IM FOYER , auf dem Weg zum Schalter des Portiers, begegnete ihm der dicke Priester, den er am Vorabend zum ersten Mal allein an einem Tisch im Speisesaal hatte sitzen sehen. Er erwiderte dessen freundliches Kopfnicken. Dabei fiel ihm ein, daß er endlich Professor Pauker, dem Chorherrn von Klosterneuburg, antworten mußte – wenn es auch bloß eine Ansichtskarte war, die dieser ihm aus seinem Sommerdomizil Sankt Gilgen geschickt hatte. Pauker sollte nicht denken, er habe ihn vergessen – nachdem er sich so dafür eingesetzt hatte, daß
Das Salzburger große Welttheater
trotz andauernder Angriffe einer antijüdischen Hetzjournaille endlich in der Salzburger Kollegienkirche hatte aufgeführt werden können. Anfangs war er etwas enttäuscht gewesen, daß Pauker nicht direkt seinen Einfluß bei der Erzdiözese geltend gemacht hatte; Paukers Artikel in der
Reichspost
hatte jedenfalls gewirkt, der Erzbischof und das Domkapitel hatten nachgegeben.
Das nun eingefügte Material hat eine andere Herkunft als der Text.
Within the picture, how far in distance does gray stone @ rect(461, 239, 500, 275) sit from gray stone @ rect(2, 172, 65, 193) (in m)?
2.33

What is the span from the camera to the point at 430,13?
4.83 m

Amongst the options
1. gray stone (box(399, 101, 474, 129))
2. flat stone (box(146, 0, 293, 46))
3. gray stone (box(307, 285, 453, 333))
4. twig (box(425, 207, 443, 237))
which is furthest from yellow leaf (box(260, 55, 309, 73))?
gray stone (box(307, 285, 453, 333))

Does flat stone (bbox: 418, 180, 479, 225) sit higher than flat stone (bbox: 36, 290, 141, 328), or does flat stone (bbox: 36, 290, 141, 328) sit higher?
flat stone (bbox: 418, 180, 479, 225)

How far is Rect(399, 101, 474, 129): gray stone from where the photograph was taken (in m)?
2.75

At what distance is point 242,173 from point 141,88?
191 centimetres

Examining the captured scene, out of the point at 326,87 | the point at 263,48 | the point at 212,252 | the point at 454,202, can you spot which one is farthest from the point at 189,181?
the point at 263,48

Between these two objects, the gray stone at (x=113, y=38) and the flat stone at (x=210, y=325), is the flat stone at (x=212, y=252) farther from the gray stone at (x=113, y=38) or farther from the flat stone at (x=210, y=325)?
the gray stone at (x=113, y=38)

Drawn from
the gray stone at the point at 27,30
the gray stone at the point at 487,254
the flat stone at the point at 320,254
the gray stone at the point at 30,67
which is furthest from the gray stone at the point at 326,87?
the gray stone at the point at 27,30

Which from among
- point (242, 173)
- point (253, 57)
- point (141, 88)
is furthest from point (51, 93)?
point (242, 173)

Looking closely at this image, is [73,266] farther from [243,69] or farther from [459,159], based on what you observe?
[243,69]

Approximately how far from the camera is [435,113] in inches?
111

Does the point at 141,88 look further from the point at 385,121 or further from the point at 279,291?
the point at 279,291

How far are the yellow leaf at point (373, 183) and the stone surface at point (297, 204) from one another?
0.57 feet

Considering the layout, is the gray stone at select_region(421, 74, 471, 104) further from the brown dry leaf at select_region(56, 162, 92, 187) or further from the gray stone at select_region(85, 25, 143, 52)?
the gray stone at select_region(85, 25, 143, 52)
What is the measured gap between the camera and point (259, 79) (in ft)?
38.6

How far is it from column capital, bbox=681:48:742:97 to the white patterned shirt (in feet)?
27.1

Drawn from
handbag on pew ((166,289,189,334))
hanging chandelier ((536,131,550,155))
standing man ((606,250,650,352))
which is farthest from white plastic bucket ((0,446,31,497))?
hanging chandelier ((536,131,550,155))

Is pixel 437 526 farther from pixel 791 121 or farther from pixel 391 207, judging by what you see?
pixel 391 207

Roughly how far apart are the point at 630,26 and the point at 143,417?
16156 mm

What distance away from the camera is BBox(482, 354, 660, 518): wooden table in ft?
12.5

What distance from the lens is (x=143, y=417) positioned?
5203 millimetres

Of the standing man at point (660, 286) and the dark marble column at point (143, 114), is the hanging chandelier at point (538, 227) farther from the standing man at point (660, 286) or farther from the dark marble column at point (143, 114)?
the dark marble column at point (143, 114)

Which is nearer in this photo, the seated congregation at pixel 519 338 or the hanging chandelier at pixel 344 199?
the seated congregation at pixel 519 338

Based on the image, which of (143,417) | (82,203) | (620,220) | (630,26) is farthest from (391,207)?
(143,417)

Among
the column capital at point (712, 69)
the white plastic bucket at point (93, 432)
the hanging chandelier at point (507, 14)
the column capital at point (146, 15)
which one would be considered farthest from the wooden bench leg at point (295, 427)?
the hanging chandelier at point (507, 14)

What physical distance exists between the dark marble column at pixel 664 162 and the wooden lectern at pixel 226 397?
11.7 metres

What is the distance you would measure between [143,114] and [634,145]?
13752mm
    »Ihre Post wäre da, Herr Doktor …«, sagte der Portier übertrieben diskret, kein Mensch befand sich in der Nähe. »Wollen Sie sie jetzt gleich mitnehmen?« Und er beugte sich hinter der Theke hinunter, legte einen dicken Packen vor ihn hin.
    Hoffentlich war der Marcel Schwob dabei; er hatte seine Frau gebeten, sie möge ihm den Band aus der Bibliothek der Oppenheimer in Altaussee schicken. Diese skurrilen, sehr poetischen, teilweise fiktiven antiken Lebensläufe, dachte er, könnten helfen, besser in das Zeitalter des
Timon
hineinzufinden. Die Bergstraße, sagte ihm der Portier noch, sei wegen eines Felssturzes bis auf weiteres gesperrt. Der Postfahrer habe den Sack von dort weg nach Bad Fusch heraufgeschleppt. Er steckte vier Briefe in die Tasche und schob dem Portier den restlichen Packen wieder hin; er mache jetzt vor dem Abendessen noch einmal einen Spaziergang.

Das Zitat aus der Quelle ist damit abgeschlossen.